FINSUM: This is a very ominous sign in our opinion, as shares have plunged even as stellar earnings have come out. Classic case of buy the rumor (2017), sell the news (2018).
Another Big Blow to Stocks is Coming
(New York)
Stock markets have been taking a beating lately. Between worries over trade and rising rates, as well as the fading effects of tax cuts and the prospects of weaker earnings, stocks have been getting hammered. Now there could be another material blow coming: corporate deleveraging. For years, companies have gorged on debt to fund buybacks and dividends. However, as rates a rising, they are now under pressure to deleverage, and there will be increasing plans for paying down debt. All of that means companies will be spending less in equity markets and on growth.
FINSUM: This is bad news. Stock buybacks have been one of the main drivers of returns the last few years, and the evaporation of that stimulus will add pressure.

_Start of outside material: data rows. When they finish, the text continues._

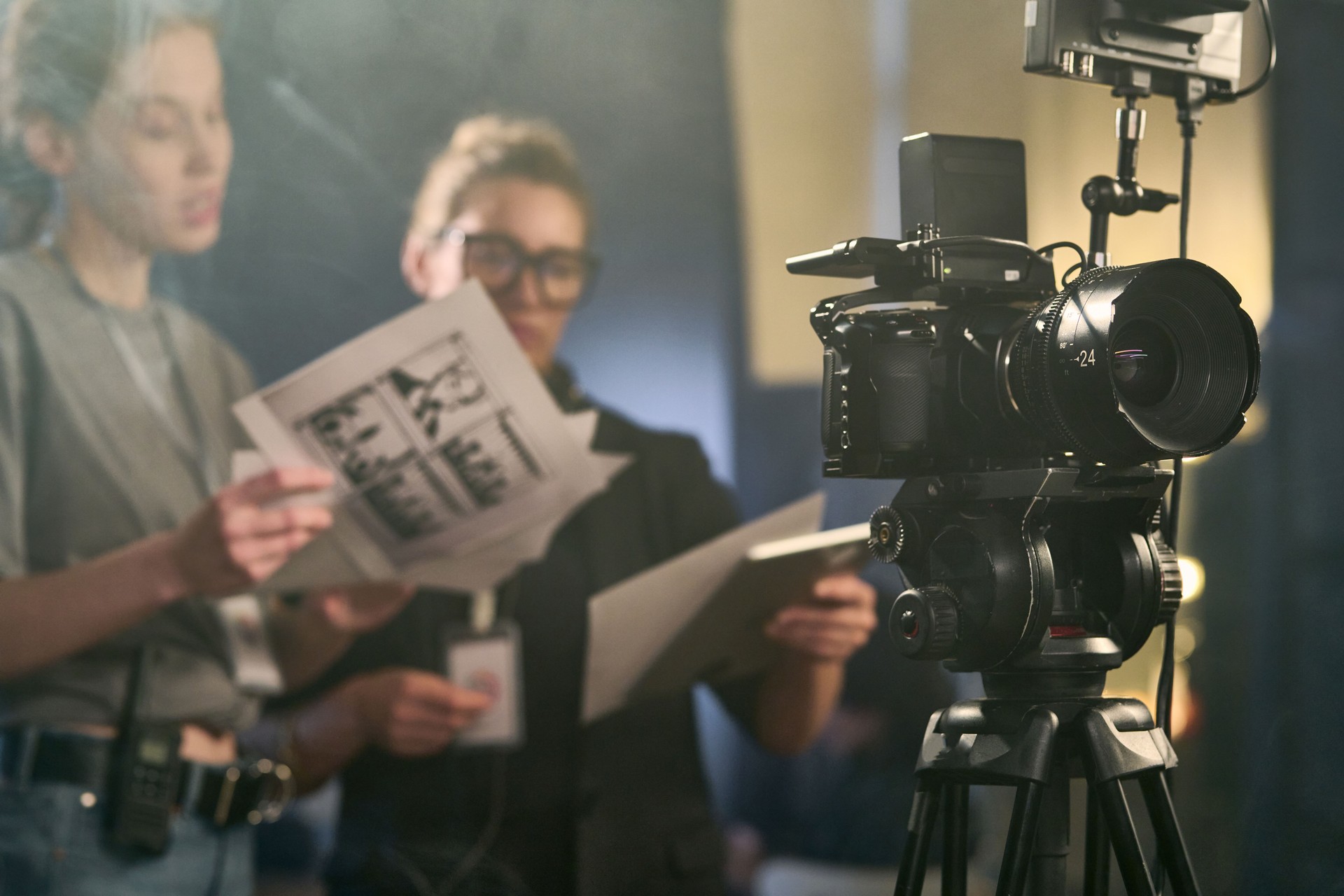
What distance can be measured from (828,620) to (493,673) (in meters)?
0.40

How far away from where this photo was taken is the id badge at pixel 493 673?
4.19 ft

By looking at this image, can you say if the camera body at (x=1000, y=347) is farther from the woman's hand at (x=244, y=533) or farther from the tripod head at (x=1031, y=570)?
the woman's hand at (x=244, y=533)

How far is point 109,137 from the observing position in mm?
1116

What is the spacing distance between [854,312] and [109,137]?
0.80 metres

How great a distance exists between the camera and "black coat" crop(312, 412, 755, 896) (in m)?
1.25

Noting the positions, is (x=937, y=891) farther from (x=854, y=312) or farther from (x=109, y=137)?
(x=109, y=137)

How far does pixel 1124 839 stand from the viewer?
71 centimetres

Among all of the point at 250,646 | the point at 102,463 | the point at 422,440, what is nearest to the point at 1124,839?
the point at 422,440

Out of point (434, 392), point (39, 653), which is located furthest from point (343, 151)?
point (39, 653)

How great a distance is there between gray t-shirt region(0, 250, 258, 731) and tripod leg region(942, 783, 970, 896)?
28.9 inches

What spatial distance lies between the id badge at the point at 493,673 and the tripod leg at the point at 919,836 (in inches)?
24.2

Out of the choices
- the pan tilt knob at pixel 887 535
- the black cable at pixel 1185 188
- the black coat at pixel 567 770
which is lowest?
the black coat at pixel 567 770

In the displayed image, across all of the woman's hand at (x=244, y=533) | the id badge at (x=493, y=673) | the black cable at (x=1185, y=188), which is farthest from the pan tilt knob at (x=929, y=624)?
the id badge at (x=493, y=673)

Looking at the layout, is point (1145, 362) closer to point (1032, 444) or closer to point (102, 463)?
point (1032, 444)
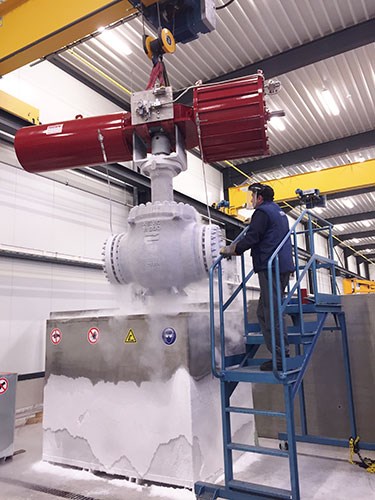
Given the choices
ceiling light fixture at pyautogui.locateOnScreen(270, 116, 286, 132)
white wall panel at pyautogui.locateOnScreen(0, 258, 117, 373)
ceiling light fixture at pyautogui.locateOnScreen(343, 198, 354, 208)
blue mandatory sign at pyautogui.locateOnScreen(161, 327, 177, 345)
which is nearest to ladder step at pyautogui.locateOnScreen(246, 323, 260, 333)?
blue mandatory sign at pyautogui.locateOnScreen(161, 327, 177, 345)

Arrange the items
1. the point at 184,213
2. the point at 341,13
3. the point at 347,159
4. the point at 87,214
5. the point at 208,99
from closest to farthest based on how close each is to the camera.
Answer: the point at 208,99 → the point at 184,213 → the point at 341,13 → the point at 87,214 → the point at 347,159

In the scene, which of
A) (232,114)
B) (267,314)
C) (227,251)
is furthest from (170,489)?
(232,114)

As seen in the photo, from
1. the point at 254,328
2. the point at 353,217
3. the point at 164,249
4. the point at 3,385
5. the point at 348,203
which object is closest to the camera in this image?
the point at 164,249

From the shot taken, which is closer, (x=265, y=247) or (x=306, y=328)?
(x=265, y=247)

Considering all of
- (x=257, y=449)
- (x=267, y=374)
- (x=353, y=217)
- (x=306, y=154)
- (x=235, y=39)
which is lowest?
(x=257, y=449)

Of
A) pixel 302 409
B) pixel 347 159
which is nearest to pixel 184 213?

Plunging Oil Wil Hurt the Economy
(Houston)
When oil falls it tends to boost the US economy. For all the growth of our shale industry, the US is still a net importer of oil. When prices fall, Americans tend to spend more on other items that boost the economy, so oil prices sinking is usually good news. However, this time around, the fall will be bad, at least according to the Wall Street Journal. The problem is that the oil industry has grown large enough that capital expenditures in the sector make a major impact on growth. Accordingly, the capex cut that will come from falling prices will be prove a net detriment to GDP figures.
FINSUM: When oil fell in 2014-2016, US economic output also slowed, so this is a very real affect. What is worse is that it will likely show up in 2019, which is already looking to be a much weaker year.
Retail Stocks are Getting Crushed
(New York)
Christmas is not looking very merry for retailers. While 2018 has been kind to retailers, especially compared to 2017, the fourth quarter has been rough. The stocks have been getting hammered on the back of weak guidance from a handful of companies in the sector. Not only are retailers under topline pressure from ecommerce, but costs are rising too, squeezing margins. As an example, Target’s shares fell 9% on Tuesday and the shares are down by more almost 20% since August.
FINSUM: This selling pressure seems to be a combination of economic worry and fears about rising costs.
Emerging Markets are Getting Boosted by Oil
(Istanbul)
The big crash in oil has a lot of investors worried. Generally speaking, falling oil prices are seen as a bad sign, as they tend to forecast a weakening economy. However, this time around, there is a big beneficiary—emerging markets. The large majority of EMs are oil importers, which mean they benefit from weakening prices. Accordingly, countries like India and the Philippines are seeing benefits to their currencies, and likely, their economies. Indonesia and Turkey are also big oil importers.
FINSUM: This is more of a silver lining to a negative than a positive development in itself.